The Supreme Court judgement in Gujarat Lokayakuta case
Arun Jaitley
Several States enacted the Lokayukta laws in 1986. The State legislations were based on a draft law circulated by the Centre. The language of the provisions relating to the appointment of Lokayukta is identical in most States. Section 3(1) of the Gujarat Act reads as under:
“For the purpose of conducting investigations in accordance with provisions of this Act, the Governor shall, by warrant under his hand and seal, appoint a person to be known as the Lokayukta.
Provided that the Lokayukta shall be appointed after consultation with the Chief Justice of the High Court and except where such appointment is to be made at a time when the Legislative Assembly of the State of Gujarat has been dissolved or a Proclamation under Article 356 of the Constitution is in operation in the State of Gujarat, after consultation also with the Leader of Opposition in the Legislative Assembly, or if there be no such Leader, a person elected in this behalf by the members of the Opposition in that House in such manner as the Speaker may direct.”
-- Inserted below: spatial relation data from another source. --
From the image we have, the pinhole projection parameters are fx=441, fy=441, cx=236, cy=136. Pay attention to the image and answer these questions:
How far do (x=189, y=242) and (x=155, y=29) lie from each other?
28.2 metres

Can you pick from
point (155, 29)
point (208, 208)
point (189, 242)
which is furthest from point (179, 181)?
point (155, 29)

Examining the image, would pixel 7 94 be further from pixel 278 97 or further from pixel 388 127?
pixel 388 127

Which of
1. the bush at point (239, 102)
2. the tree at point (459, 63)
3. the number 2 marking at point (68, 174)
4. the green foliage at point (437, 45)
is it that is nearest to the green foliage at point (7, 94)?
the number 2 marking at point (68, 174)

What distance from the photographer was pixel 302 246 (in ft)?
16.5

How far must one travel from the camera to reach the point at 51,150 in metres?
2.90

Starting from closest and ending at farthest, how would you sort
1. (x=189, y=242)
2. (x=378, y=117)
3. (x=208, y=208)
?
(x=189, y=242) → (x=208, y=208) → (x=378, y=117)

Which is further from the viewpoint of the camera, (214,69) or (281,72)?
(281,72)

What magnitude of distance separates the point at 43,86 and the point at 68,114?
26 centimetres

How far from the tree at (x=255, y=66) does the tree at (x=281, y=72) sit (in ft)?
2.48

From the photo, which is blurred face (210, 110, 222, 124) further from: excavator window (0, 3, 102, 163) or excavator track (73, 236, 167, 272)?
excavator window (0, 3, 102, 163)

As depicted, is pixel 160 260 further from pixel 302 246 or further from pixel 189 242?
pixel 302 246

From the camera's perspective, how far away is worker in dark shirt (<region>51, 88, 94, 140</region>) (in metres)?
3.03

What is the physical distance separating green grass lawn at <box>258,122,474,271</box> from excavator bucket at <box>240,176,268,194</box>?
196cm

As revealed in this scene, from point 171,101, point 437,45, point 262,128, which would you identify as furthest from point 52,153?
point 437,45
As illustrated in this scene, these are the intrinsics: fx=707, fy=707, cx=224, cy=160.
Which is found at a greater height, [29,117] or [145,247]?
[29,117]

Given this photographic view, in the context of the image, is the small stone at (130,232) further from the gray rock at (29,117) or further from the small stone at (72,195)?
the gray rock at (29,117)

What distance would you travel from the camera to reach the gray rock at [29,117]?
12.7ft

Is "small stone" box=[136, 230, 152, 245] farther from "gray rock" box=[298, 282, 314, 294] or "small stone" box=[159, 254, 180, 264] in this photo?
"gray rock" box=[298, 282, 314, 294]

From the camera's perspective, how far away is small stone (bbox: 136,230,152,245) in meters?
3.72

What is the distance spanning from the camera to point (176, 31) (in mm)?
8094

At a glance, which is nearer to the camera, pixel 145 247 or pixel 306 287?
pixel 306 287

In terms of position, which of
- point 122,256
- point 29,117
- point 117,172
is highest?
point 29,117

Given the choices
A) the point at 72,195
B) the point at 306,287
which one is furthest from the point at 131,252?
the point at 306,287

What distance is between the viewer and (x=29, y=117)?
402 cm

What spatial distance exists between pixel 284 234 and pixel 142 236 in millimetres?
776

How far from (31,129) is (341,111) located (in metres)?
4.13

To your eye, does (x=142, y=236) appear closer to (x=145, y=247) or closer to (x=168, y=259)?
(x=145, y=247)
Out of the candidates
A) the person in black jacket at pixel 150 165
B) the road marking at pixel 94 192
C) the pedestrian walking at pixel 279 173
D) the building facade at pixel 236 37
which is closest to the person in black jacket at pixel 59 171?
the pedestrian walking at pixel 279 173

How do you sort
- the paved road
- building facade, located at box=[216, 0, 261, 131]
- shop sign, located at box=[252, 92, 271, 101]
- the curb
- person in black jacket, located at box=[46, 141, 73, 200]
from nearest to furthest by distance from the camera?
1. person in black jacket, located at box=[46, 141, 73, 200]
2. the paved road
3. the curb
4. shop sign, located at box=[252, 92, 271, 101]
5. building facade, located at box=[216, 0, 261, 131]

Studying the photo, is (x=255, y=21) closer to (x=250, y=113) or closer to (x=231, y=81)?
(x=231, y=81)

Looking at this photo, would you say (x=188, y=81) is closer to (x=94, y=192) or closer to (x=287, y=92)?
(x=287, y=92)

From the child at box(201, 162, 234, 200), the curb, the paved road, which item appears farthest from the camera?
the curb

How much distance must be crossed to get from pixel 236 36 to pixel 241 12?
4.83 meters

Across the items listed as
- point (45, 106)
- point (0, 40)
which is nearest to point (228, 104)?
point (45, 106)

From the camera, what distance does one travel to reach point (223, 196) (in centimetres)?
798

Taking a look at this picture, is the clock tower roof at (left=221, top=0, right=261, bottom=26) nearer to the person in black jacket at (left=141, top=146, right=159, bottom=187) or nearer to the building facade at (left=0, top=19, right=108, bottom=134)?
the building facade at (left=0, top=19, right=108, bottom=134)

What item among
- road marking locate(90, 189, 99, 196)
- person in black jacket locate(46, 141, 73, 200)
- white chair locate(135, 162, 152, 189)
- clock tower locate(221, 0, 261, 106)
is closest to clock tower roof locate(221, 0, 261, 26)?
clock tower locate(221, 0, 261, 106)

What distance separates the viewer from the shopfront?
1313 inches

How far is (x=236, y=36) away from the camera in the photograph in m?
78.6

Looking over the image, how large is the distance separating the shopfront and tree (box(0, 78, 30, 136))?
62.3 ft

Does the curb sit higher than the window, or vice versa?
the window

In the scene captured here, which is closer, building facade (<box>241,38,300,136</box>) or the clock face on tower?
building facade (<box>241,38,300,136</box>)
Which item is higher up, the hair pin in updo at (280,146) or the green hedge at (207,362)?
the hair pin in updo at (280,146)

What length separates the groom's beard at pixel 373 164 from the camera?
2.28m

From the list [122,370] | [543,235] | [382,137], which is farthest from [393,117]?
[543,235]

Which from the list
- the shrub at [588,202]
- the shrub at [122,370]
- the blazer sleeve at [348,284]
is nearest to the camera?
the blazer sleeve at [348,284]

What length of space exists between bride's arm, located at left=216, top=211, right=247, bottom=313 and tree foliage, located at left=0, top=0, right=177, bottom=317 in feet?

The language of the Section is clear. There is no ambiguity. When the language is clear, the rule of strict interpretation must apply. The section envisages the appointment to be made by the Governor. Under our constitutional scheme the governor acts on the aid and advice of the Council of Ministers. The role of the Governor is a non-activist one. The consultation, therefore, in the name of the Governor has to be made by the Council of Ministers through the Chief minister. It is the Chief Minister who has to consult the Chief Justice of the High Court and the Leader of
Opposition in the Legislative Assembly.
There are four constitutional authorities involved in the process. The Chief Minister must consult the Chief Justice; he must consult the Leader of Opposition. He must then forward the recommendation to the Governor who must act on the aid and advice of the Council of Ministers. The role of the Governor is minimal. The Chief Justice and the Leader of Opposition are a part of the consultation process with the Chief Minister.
This scheme was enacted as a part of the constitutional mechanism where the Governor, the Opposition and the Chief Justice are a part of the consultation process. The key instrumentality in the consultation is the Chief Minister. He has to engage in the consultation. The Governor is the fourth agency who must grant approval on the aid and advice of the Council of Ministers. The constitutional mandate of separation of powers is intrinsically a part of the constitutional balance which is maintained between the different organs of the State. The interpretation given by the Supreme Court to the “consultation” with the Chief Justice now implies that there is a primacy of the opinion of the Chief Justice.
A reading of the judgement of Supreme Court not only gives to the Chief Justice’s opinion a primacy, it gives it an ‘exclusivity’ thereby rendering the role of the Chief Minister and the Leader of Opposition completely redundant and otiose. The Supreme Court has observed that “the purpose of giving primacy to the opinion of the Chief Justice is for the reasons that he enjoys an independent status and also because the person eligible to be the Lokayukta is from the retired judges of the High Court, the Chief Justice is therefore the best person to judge suitability for the post. The Chief Justice has primacy of the opinion in the said matter. The non acceptance of such recommendation by the Chief Minister remains ‘insignificant’. Thus it clearly emerges that the Governor under section 3 of the Act, 1986 has acted upon the aid and advice of the Council of Ministers. Such a view is taken considering the fact that section 3 of the Act 1986 does not envisage unanimity in the consultative process.”
As a part of India’s legislative and political process I seriously disagree with the observations of the Supreme Court. The Act framed by the Legislature does not give any primacy to the opinion of the Chief Justice. The fact that the Chief Justice is an independent constitutional authority does not imply that the Chief Minister or the Leader of “Opposition have no constitutional or statutory role particularly when the power to be exercised is an Executive function and not a Judicial one. There is no presumption that the Chief Justice alone is the best judge with regard to the performance of retired judges. Quite to the contrary, the system of judges alone appointing judges and the judges alone judging judges has not worked satisfactorily in India. Many regard it as a failed system. The demand for a broad based National Judicial Commission is legitimate and logical. It is based on the experience of the system that the existing system of judges appointing judges and judges alone judging judges is not the best system available.
There are other relevant inputs which can be made by the other constitutional authorities. The Legislature envisages that these constitutional authorities are to be a part of the consultation process. Their role is of an equal participant and not ‘insignificant’. The Judgement has evolved the role of the Chief Justice from being privy to the consultation process to one of ‘primacy’ and eventually to ‘exclusivity’ thus rendering role of the other constitutional authorities as ‘insignificant’. The judgement does not stop at that. The direct letter of the Chief Justice to the Governor without an accompanying aid and advice of the Council of Ministers is now treated as the aid and advice of the council of ministers since the consultation process does not envisage a unanimity. So insignificant is the role of Council of Ministers that its’ dissent is treated as an aid and advice to the Governor.